Indian businessman (born 1966)

Vineet Jain (born 1966) is an Indian entrepreneur and current Managing Director of Bennett, Coleman & Co. Limited (B.C.C.L.), India's oldest and largest media group in India, also known as The Times Group.

==Early life and education ==
Vineet Jain was born in Kolkata. He graduated from the American College of Switzerland.

==The Times Group==
Jain joined The Times Group in 1987. He is the great-grandson of Ramkrishna Dalmia, the founder of The Times Group and Dalmia Group. Jain's grandfather Shanti Prasad Jain, father Ashok Jain and mother Indu Jain all served as chairperson of B.C.C.L. His sister Nandita Judge also worked at the company.

Jain handles the day-to-day operations of the group's entertainment and TV businesses.

▸ Entries supplied

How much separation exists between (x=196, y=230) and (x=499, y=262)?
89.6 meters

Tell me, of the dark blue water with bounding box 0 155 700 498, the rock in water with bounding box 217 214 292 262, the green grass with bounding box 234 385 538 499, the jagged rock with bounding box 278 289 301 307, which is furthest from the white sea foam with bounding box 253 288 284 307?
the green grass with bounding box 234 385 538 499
---
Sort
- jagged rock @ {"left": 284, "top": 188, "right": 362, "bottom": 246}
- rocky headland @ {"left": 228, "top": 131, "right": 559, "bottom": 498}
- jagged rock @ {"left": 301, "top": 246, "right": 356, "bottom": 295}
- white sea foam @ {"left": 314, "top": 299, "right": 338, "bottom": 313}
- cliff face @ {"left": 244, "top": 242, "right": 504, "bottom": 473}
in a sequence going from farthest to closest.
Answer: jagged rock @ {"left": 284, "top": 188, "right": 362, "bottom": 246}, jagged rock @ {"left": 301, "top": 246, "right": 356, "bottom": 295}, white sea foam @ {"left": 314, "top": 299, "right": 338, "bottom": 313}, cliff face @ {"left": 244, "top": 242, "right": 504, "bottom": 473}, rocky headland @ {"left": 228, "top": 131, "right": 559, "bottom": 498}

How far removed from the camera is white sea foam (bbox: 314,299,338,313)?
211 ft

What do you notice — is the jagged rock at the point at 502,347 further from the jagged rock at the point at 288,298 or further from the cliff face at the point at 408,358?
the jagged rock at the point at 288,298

▸ Task objective
Carry on the biography of Vineet Jain from the point where it ends. You can ignore the items.

▸ Answer to this task
==Family and personal life==
Jain is divorced. He splits his time between homes he shares with his brother in New Delhi and Mumbai.

==Awards==
- 'Best Industrialist of the year' Rajiv Gandhi Award in 2009.
- Impact Person of the Year Award in 2013.
- Entrepreneur of the Year Award from The Bombay Management Association in 2013.
- Media Person of the Year award from International Advertising Association in 2015
- Art Karat Award in 2018.
- ITA Sterling Icon of Indian Entertainment Award in Media category in 2009.